2008-12-02 14:48:48

by Pavel Machek

[permalink] [raw]
Subject: SD/MMC cards: how crappy they are?


I have 32GB card here...

root@amd:/home/pavel/WWW/wear/tinylight# time cat /dev/mmc1 > /dev/null
cat: /dev/mmc1: Input/output error
1.32user 49.03system 4184.78 (69m44.789s) elapsed 1.20%CPU

...maybe it was because of powerfail? I'll try to run badblocks to
recover it...

...I did. Badblocks did not help, but cat /dev/zero > /dev/mmc1
did.. And yes, thosse 'temporarily bad blocks' seem very much
powerfail related.

Its bad, because ext2/3 does not seem to handle this very well... not
even fsck does the selective rewrite... :-(.

Pavel
--
(english) http://www.livejournal.com/~pavelmachek
(cesky, pictures) http://atrey.karlin.mff.cuni.cz/~pavel/picture/horses/blog.html


2008-12-02 16:31:11

by H. Peter Anvin

[permalink] [raw]
Subject: Re: SD/MMC cards: how crappy they are?

Pavel Machek wrote:
>
> ...maybe it was because of powerfail? I'll try to run badblocks to
> recover it...
>
> ...I did. Badblocks did not help, but cat /dev/zero > /dev/mmc1
> did.. And yes, thosse 'temporarily bad blocks' seem very much
> powerfail related.
>

Power failures can, indeed, do nasty things to SD/MMC cards, especially
power rail sag in the middle of writes.

-hpa

2008-12-02 16:56:22

by Theodore Ts'o

[permalink] [raw]
Subject: Re: SD/MMC cards: how crappy they are?

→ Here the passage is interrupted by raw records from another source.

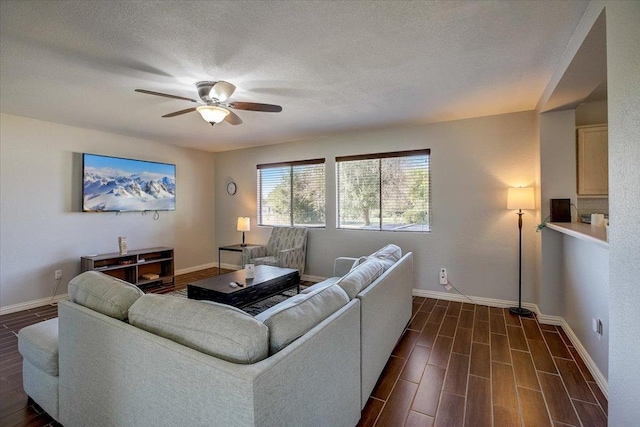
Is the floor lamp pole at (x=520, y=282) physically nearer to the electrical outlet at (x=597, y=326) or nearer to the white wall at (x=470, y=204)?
the white wall at (x=470, y=204)

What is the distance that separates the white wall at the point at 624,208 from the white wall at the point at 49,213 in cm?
546

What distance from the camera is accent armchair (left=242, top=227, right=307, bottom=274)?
14.6ft

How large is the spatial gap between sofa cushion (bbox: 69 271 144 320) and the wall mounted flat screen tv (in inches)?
123

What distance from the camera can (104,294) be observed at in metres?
1.48

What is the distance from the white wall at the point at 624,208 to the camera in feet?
3.59

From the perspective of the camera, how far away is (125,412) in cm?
122

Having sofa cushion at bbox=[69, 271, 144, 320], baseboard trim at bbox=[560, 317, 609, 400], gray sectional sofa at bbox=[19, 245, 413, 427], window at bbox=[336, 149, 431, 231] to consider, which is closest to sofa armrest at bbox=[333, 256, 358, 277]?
window at bbox=[336, 149, 431, 231]

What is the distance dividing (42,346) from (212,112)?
205 centimetres

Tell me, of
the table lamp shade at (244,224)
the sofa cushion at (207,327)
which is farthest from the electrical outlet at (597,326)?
the table lamp shade at (244,224)

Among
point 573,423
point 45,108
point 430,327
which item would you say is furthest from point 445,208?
point 45,108

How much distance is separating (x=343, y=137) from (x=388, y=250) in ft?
7.41

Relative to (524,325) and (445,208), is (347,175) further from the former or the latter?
(524,325)

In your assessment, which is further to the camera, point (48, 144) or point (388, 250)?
point (48, 144)

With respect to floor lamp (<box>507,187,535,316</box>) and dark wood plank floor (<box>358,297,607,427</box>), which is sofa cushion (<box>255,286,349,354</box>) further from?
floor lamp (<box>507,187,535,316</box>)
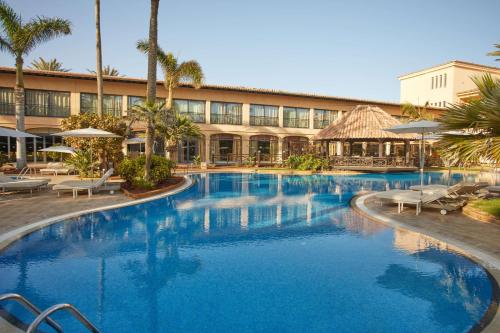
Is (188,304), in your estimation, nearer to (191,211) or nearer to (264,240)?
(264,240)

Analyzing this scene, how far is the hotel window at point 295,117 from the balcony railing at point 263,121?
1.26m

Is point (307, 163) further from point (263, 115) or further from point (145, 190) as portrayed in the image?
point (145, 190)

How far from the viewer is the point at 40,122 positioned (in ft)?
94.7

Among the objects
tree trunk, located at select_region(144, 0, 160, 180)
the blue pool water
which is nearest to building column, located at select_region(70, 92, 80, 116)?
tree trunk, located at select_region(144, 0, 160, 180)

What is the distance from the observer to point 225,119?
35156 mm

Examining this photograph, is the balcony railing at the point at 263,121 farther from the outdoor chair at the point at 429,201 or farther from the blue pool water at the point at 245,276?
the blue pool water at the point at 245,276

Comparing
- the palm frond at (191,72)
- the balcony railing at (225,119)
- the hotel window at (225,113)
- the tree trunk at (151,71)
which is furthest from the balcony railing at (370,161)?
the tree trunk at (151,71)

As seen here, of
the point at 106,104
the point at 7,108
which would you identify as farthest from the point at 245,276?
the point at 7,108

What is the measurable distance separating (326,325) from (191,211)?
7688mm

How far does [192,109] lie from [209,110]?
5.87 feet

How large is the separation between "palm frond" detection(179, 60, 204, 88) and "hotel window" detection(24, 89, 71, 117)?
11.8 metres

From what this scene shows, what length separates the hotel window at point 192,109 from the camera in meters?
33.4

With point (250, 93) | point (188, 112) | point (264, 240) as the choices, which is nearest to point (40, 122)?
point (188, 112)

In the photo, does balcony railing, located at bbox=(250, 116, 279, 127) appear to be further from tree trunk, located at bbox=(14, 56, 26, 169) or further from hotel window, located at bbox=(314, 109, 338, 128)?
tree trunk, located at bbox=(14, 56, 26, 169)
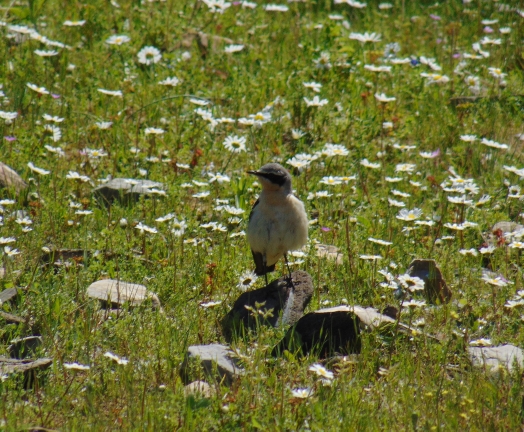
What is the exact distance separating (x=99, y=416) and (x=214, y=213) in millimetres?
3611

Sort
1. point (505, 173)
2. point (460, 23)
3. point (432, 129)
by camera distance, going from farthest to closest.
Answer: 1. point (460, 23)
2. point (432, 129)
3. point (505, 173)

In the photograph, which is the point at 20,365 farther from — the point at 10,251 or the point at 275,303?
the point at 275,303

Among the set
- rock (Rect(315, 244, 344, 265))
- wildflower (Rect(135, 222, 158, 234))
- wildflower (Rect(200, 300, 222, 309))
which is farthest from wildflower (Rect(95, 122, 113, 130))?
wildflower (Rect(200, 300, 222, 309))

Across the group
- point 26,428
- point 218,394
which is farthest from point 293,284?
point 26,428

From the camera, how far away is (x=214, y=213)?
7797 millimetres

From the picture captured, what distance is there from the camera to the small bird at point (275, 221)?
6434mm

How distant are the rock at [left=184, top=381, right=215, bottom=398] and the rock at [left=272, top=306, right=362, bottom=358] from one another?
83 centimetres

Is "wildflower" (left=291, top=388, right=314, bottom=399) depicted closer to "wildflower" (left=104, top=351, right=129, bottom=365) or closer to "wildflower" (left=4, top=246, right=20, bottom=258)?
"wildflower" (left=104, top=351, right=129, bottom=365)

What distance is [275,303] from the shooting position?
19.9 ft

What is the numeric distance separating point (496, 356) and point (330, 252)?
229 centimetres

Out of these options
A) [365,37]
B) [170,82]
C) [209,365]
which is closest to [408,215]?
[209,365]

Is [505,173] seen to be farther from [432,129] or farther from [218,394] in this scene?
[218,394]

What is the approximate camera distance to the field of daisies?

On Tue, Dec 02, 2008 at 08:30:29AM -0800, H. Peter Anvin wrote:
> > ...maybe it was because of powerfail? I'll try to run badblocks to
> > recover it...
> >
> > ...I did. Badblocks did not help, but cat /dev/zero > /dev/mmc1
> > did.. And yes, thosse 'temporarily bad blocks' seem very much
> > powerfail related.
> >
>
> Power failures can, indeed, do nasty things to SD/MMC cards, especially
> power rail sag in the middle of writes.

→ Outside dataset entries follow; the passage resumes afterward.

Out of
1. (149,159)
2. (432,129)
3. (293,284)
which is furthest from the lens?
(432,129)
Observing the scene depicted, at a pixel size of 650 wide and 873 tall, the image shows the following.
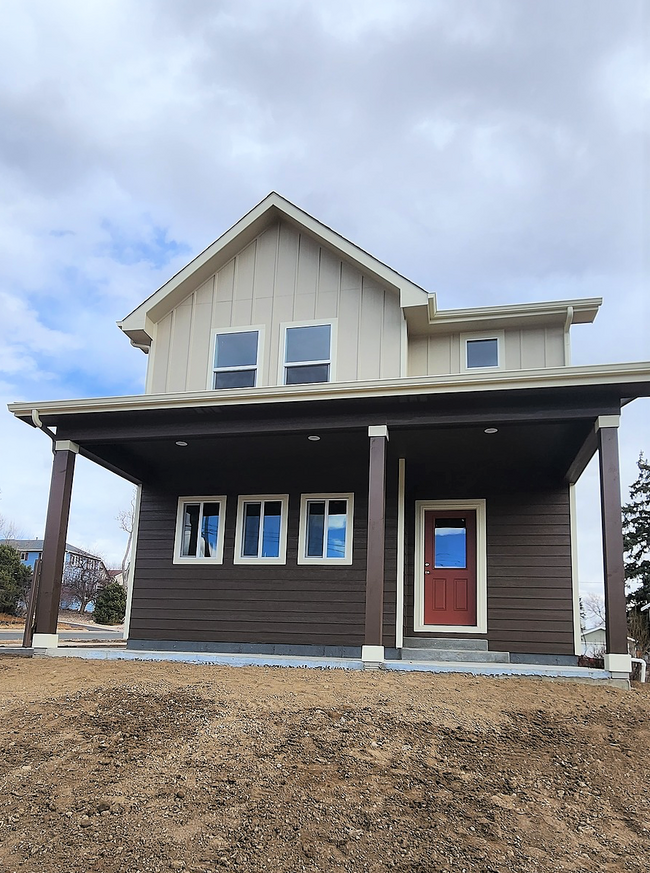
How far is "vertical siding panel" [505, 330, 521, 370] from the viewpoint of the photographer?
36.5 ft

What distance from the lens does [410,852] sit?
12.4ft

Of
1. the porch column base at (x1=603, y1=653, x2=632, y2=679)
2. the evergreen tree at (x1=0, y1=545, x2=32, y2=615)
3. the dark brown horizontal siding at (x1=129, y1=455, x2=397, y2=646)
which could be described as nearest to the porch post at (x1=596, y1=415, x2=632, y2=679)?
the porch column base at (x1=603, y1=653, x2=632, y2=679)

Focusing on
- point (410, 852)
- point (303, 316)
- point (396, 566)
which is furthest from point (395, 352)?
point (410, 852)

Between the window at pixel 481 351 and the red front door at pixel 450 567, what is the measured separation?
7.63 ft

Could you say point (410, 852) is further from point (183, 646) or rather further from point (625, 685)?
point (183, 646)

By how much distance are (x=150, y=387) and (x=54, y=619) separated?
385 cm

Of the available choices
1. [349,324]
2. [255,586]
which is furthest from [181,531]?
[349,324]

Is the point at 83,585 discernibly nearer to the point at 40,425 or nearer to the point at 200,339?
the point at 200,339

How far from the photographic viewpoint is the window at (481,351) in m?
11.2

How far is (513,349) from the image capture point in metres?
11.2

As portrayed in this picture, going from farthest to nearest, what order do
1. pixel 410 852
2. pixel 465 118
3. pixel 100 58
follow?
1. pixel 465 118
2. pixel 100 58
3. pixel 410 852

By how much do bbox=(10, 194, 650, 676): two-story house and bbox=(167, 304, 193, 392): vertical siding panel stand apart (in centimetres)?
3

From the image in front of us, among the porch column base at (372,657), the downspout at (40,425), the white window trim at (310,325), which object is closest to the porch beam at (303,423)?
the downspout at (40,425)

If this is your random eject out from your HP laptop problem, note
that random ejects while the card is writing can cause corruption of
the flash translation layer (FTL), which for some really crappy cards,
can permanently damage them; hopefully most of those are gone from the
market, but I wouldn't be positive about that. The better ones will
have some kind of journalling scheme for their FTL...

Fsck does have a force rewrite option, although it's not the default.
You have to answer "n" to ignore error, and then yes to "force
rewrite". I should perhaps change that; my worry at the time was a
transient read error tricking e2fsck into blowing away the contents of
what was actually a good sector. Of course, that will only help
blocks which fsck actually tried reading; it won't help data blocks.

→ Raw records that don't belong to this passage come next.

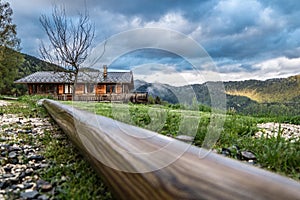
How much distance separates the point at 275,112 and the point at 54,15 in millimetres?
23379

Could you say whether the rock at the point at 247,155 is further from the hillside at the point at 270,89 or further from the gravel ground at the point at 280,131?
the hillside at the point at 270,89

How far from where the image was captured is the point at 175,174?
855mm

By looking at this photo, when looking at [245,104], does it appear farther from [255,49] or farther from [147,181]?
[255,49]

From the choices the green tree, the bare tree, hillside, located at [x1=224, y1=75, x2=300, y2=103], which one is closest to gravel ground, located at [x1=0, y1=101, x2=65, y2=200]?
hillside, located at [x1=224, y1=75, x2=300, y2=103]

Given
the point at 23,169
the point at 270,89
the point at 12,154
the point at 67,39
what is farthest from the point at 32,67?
the point at 23,169

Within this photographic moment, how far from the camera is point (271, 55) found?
13.8 metres

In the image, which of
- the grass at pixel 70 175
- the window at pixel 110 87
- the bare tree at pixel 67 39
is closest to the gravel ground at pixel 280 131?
the grass at pixel 70 175

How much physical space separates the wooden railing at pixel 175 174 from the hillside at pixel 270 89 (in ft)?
23.7

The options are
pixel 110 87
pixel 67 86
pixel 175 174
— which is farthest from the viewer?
pixel 67 86

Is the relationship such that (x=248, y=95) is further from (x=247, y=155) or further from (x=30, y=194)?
(x=30, y=194)

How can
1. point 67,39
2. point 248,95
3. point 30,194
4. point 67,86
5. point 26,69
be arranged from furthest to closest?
point 26,69 < point 67,86 < point 67,39 < point 248,95 < point 30,194

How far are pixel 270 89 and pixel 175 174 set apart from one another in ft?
38.2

Badblocks -n will fix the problem, since it will do a non-destructive
read/write test over the entire disk. Patches to add an
forced-rewrite mode to the standard r/o badblocks sweep (so we only
write to a sector that has a read error) would be gratefully accepted.

- Ted

2008-12-02 18:00:23

by H. Peter Anvin

[permalink] [raw]
Subject: Re: SD/MMC cards: how crappy they are?

Theodore Tso wrote:
>
> If this is your random eject out from your HP laptop problem, note
> that random ejects while the card is writing can cause corruption of
> the flash translation layer (FTL), which for some really crappy cards,
> can permanently damage them; hopefully most of those are gone from the
> market, but I wouldn't be positive about that. The better ones will
> have some kind of journalling scheme for their FTL...
>

I have seen flash cards die permanently from having a partition table it
didn't like written to it. Yes, the microcontroller on the flash card
tried to interpret the partition table, assumed to be MS-DOS style, and
would crash.

-hpa

2008-12-04 10:30:28

by Pavel Machek

[permalink] [raw]
Subject: Re: SD/MMC cards: how crappy they are?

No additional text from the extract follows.